Coverage & Pairing Plan

Plain language: Use non‑overlapping, paired windows with fixed seeds. Baseline and edited runs reuse the exact same windows. Tier‑based minima are validated at runtime and surfaced in the report.

Claim

A valid evaluation schedule uses non‑overlapping, paired windows with fixed seeds and reuses the baseline window IDs for edited runs. The runner enforces tier‑based minima and aborts in CI/Release when pairing or coverage is insufficient.

Window Selection (assumptions)

Non‑overlap: set seq_len == stride so windows do not overlap.
Deterministic: record and reuse the seed bundle (python, numpy, torch) and bootstrap seed (when applicable).
Dedupe: deduplication is allowed for pilots/probes; release evidence uses strict non‑overlap on the full plan.
Exact pairing: preview/final counts must match and the edited run must reuse baseline window IDs; mixing schedules voids the paired Δlog guarantees.

Pairing Reuse (baseline → edited)

The edited run pins windows via the baseline report.
report lints pairing and overlap:
- dataset.windows.stats.window_match_fraction == 1.0
- dataset.windows.stats.window_overlap_fraction == 0.0
CI/Release abort if counts differ, pairing < 1.0, or overlap > 0.0.

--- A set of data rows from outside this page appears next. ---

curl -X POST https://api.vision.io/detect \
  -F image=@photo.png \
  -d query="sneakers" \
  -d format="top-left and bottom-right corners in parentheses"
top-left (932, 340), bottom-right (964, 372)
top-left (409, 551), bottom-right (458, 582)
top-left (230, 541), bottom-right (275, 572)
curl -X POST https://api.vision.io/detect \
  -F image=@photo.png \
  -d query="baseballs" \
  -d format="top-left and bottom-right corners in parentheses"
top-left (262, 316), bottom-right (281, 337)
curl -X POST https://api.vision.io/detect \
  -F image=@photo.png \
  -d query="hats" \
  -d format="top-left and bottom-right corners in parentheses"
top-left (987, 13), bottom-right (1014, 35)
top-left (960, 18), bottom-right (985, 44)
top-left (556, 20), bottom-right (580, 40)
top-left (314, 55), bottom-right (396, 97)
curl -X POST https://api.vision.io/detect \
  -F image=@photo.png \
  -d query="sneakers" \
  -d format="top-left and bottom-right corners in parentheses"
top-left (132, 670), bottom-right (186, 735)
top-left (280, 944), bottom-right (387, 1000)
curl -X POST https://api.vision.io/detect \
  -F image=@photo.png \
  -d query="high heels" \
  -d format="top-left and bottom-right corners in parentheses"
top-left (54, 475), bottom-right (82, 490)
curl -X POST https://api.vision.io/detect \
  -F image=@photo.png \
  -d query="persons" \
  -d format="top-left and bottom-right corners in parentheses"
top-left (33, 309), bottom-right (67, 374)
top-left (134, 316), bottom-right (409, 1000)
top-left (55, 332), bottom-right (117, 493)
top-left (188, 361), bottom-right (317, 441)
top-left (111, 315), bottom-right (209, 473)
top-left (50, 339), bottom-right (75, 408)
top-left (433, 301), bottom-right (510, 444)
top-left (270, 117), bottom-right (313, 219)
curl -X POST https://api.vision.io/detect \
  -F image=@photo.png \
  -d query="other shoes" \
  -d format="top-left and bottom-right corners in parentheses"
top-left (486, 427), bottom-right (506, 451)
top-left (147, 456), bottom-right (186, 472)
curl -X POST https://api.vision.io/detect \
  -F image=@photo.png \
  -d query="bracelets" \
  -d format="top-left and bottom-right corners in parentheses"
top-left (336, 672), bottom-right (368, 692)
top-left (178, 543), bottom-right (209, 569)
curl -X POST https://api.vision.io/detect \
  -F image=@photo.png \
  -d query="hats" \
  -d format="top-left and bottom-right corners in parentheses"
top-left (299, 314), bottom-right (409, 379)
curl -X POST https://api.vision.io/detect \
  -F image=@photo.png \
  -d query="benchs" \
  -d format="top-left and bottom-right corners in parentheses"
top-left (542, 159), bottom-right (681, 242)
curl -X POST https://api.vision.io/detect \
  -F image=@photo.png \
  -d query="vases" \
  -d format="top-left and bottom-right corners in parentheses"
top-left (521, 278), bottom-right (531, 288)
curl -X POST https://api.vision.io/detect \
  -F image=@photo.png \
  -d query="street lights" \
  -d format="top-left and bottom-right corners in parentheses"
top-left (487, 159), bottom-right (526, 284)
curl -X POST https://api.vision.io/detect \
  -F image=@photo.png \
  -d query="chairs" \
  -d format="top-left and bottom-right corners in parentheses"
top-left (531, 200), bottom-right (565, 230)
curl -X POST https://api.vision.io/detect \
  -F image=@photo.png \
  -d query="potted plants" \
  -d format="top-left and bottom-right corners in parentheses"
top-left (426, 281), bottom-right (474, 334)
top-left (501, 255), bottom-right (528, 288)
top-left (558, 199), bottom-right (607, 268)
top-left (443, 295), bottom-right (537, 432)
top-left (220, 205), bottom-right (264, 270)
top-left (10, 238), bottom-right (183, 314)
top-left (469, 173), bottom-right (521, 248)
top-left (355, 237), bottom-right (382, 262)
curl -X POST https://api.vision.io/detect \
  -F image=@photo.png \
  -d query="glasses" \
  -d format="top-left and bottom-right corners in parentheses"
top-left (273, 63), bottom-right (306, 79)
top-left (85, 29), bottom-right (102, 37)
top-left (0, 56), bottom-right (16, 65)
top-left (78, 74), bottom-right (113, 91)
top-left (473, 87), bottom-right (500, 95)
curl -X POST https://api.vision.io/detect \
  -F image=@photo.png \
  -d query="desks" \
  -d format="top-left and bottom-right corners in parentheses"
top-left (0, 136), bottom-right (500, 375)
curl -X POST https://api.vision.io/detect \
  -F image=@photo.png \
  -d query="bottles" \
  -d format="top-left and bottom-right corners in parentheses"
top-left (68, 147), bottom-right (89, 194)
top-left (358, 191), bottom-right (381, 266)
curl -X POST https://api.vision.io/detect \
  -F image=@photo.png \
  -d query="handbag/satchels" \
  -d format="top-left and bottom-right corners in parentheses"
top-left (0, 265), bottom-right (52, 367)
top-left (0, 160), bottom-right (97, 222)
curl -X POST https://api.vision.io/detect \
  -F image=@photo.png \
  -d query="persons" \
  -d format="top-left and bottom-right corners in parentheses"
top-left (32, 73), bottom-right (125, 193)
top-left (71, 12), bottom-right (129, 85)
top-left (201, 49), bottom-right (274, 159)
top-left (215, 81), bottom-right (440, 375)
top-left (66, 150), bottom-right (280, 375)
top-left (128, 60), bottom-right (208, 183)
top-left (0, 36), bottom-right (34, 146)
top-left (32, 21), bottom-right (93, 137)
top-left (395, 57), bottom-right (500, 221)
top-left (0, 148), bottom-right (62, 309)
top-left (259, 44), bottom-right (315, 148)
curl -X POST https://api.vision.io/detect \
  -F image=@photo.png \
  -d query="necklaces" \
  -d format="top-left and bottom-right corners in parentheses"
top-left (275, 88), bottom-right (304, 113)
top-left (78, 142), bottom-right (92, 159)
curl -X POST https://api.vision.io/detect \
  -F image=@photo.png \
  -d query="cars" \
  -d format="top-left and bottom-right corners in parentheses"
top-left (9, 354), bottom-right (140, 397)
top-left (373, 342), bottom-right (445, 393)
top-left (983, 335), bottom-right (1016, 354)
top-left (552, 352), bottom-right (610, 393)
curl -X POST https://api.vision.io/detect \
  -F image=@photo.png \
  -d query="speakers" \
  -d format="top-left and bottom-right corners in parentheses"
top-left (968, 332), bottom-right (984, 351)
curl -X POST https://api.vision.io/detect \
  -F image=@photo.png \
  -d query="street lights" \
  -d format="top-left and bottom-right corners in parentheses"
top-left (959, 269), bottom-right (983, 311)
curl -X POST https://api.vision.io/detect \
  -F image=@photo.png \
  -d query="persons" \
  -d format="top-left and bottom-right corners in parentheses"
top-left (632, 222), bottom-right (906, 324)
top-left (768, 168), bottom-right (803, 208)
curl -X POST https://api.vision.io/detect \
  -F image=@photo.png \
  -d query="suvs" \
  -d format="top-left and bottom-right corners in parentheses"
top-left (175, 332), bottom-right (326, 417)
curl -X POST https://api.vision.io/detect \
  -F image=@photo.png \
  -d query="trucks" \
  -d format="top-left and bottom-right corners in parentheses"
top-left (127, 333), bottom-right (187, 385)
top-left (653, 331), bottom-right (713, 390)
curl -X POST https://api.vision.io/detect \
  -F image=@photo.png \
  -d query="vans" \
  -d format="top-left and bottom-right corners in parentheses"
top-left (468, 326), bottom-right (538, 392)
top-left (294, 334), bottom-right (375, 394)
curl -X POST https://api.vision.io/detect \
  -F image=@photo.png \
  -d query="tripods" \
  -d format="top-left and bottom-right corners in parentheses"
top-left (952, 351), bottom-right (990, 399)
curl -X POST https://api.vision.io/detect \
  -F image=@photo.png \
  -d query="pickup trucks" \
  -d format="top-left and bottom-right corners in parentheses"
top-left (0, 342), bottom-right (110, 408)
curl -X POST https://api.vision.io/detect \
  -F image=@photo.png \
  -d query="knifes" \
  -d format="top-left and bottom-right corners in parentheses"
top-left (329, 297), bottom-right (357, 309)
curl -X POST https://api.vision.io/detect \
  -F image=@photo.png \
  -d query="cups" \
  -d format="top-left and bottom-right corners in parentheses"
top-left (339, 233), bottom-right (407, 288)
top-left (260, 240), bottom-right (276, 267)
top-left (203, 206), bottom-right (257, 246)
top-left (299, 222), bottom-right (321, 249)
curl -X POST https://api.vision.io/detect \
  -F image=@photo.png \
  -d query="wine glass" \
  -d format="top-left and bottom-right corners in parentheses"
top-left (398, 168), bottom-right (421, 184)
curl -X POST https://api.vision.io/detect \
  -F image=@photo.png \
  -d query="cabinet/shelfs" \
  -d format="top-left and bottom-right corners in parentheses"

Tier Minima (runner defaults)

Sane defaults enforced by the runner per tier (guard-rail floors; profiles may request higher counts):

Tier	Preview Windows	Final Windows	Bootstrap Replicates
Conservative	220	220	1,500
Balanced	180	180	1,200
Aggressive	140	140	800

These minima are derived from half‑width targets on paired Δlog‑loss (see Tier v1.0 Calibration). CI/Release profiles treat shortfalls as hard errors; dev flows surface warnings but also record coverage in the container-backed report bundle.

Runtime Contract (report)

Window plan: dataset.windows.stats.{requested_preview,requested_final,actual_preview,actual_final}
Pairing/overlap: dataset.windows.stats.{window_match_fraction,window_overlap_fraction,paired_windows}
Bootstrap coverage: dataset.windows.stats.bootstrap.{replicates,seed} meets/exceeds the tier floor (profiles may request higher counts)

Observability

Pairing and coverage appear in both the Markdown report and the JSON report, enabling auditors to verify schedule integrity.

Assumptions & Scope

Applies to evaluation (inference) schedules; training/edit algorithms may alter data flow and are out of scope here.
Dataset or tokenizer changes that affect tokenization invalidate recorded pairing schedules.
Window pairing must be exact (ID reuse) and non‑overlapping; mixing schedules voids paired Δlog guarantees.
This plan is calibrated for Linux/macOS environments and the tier profiles documented in Tier v1.0 Calibration.